Problem to work on.
Please answer these questions on the mt76 memory leakage thread, one line each.
1. In which function does the page_frag_alloc failure occur?
2. What two allocation alternatives does Felix Fietkau propose?
3. According to the final reply, how much memory does one rx pkt need, and how much does a single page per rx buffer use?

[PATCH v2] wifi: mt76: fix potential memory leakage

Sujuan Chen (陈素娟) Sujuan.Chen at mediatek.com
Thu Jan 5 20:04:56 PST 2023


On Fri, 2022-12-23 at 00:57 +0100, lorenzo at kernel.org wrote:
> > > On Thu, 2022-12-22 at 10:44 +0100, lorenzo at kernel.org wrote:
> > > > > On Wed, 2022-12-21 at 19:02 +0100, Lorenzo Bianconi wrote:
> > > > > > On Dec 21, Felix Fietkau wrote:
> > > > > > > Hi Sujuan,
> > > > > > > 
> > > > > > > > Yes, it is so expensive, but if no memcopy, it will
> > > > > > > > casue
> > > > > > > > memory
> > > > > > > > fragmentation (we hit this issue in internal SQC).
> > > > > > > > 
> > > > > > > > as we know, wed needs to exchange rx pkt(belongs to wed
> > > > > > > > rx
> > > > > > > > buffer
> > > > > > > > manager) with wifi driver(dma rx data queue) by
> > > > > > > > exchanging
> > > > > > > > wfdma
> > > > > > > > dmad
> > > > > > > > to ensure the free wed rx buffer.
> > > > > > > > 
> > > > > > > > it is possiable that a large number of buffer has been
> > > > > > > > exchanged
> > > > > > > > to wed
> > > > > > > > and can not come back to wlan driver. So, the memory
> > > > > > > > from the
> > > > > > > > same 32K
> > > > > > > > page cache is unable to be released, and it will be
> > > > > > > > failed at
> > > > > > > > page_frag_alloc in mt76_dma_rx_fill.
> > > > > > > > 
> > > > > > > > Any ideas but memcopy?
> > > > > > > 
> > > > > > > A simple solution would be to simply allocate single
> > > > > > > pages, or
> > > > > > > half-page fragments.
> > > > > > > 
> > > > > > > - Felix
> > > > > > > 
> > > > > > 
> > > > > > A simple approach would be allocating a single page for
> > > > > > each rx
> > > > > > buffer.
> > > > > > 
> > > > > > @Sujuan: can you please double check if it is ok from
> > > > > > performance
> > > > > > and
> > > > > > memory
> > > > > > 	 fragmentation point of view? If not I guess we can try
> > > > > > to
> > > > > > optimize it
> > > > > > 	 and allocate multiple buffers in the same page
> > > > > > tweeking page
> > > > > > refcount.
> > > > > > 
> > > > > > (this patch must be applied on top of Felix's dma fix).
> > > > > > 
> > > > > 
> > > > > Allocating single page for each rx buffer avoids memory
> > > > > fragmentation,
> > > > > but it always uses 4K for one rx pkt which only needs 2K,
> > > > > right?

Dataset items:
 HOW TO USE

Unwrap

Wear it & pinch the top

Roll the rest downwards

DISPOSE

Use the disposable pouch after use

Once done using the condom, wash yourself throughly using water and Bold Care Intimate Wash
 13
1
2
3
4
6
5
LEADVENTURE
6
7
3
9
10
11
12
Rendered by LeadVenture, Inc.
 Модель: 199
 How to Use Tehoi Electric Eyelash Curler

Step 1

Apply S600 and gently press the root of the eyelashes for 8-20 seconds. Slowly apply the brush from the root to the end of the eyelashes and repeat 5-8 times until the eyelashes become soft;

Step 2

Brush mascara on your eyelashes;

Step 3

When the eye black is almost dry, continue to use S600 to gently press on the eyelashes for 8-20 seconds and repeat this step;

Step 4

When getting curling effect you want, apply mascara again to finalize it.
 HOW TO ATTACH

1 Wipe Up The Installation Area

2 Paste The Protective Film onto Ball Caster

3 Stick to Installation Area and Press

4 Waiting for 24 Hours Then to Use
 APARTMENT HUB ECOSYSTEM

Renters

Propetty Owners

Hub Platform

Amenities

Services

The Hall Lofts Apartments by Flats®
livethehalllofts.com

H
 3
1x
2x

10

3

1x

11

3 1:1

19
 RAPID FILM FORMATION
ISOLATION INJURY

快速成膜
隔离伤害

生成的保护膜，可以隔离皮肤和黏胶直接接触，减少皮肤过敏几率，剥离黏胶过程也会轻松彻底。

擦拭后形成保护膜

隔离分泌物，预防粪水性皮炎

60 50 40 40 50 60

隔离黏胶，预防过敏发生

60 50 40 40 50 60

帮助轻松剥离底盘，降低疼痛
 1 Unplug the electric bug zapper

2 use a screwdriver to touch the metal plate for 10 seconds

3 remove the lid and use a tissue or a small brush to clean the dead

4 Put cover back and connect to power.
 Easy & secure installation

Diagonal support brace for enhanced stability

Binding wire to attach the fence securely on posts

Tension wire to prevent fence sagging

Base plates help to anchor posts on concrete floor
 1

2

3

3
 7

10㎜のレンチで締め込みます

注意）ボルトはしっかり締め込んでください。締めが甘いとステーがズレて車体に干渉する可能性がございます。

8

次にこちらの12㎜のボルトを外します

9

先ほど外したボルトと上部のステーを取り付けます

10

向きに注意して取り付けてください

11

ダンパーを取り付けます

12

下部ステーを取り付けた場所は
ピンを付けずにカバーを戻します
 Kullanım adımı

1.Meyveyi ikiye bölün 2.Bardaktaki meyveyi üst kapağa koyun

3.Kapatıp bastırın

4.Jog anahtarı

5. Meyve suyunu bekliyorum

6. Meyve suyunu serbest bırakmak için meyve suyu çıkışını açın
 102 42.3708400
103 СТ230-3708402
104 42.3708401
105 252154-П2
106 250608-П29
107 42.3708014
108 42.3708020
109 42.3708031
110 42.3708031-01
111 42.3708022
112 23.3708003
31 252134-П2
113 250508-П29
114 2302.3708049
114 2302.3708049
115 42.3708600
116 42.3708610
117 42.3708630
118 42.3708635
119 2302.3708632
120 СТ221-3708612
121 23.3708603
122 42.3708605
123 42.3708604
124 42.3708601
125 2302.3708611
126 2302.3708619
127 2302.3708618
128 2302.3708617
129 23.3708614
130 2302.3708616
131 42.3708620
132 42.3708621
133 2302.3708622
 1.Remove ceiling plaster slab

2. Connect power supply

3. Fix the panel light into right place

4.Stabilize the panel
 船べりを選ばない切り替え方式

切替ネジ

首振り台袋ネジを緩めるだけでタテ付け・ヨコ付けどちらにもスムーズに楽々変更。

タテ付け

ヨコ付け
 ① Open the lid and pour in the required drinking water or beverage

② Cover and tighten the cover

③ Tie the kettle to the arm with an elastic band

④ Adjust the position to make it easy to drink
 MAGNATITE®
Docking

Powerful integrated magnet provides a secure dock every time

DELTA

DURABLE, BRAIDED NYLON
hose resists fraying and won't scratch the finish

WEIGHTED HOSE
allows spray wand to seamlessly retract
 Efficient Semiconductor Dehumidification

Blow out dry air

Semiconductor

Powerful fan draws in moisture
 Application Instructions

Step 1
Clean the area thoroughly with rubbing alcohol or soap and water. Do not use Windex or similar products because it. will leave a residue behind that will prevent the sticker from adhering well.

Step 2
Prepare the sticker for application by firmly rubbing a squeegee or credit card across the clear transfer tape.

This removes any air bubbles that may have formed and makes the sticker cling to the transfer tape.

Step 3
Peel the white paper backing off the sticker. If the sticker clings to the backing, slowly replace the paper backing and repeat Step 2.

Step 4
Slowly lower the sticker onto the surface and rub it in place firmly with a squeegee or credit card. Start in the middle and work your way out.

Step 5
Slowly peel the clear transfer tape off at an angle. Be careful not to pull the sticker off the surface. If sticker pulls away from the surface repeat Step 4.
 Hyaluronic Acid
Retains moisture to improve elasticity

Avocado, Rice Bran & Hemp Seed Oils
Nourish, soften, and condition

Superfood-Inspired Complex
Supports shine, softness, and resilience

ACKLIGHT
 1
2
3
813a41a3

Result below.
1. mt76_dma_rx_fill
2. Allocating single pages, or half-page fragments.
3. One rx pkt needs 2K, while a single page uses 4K.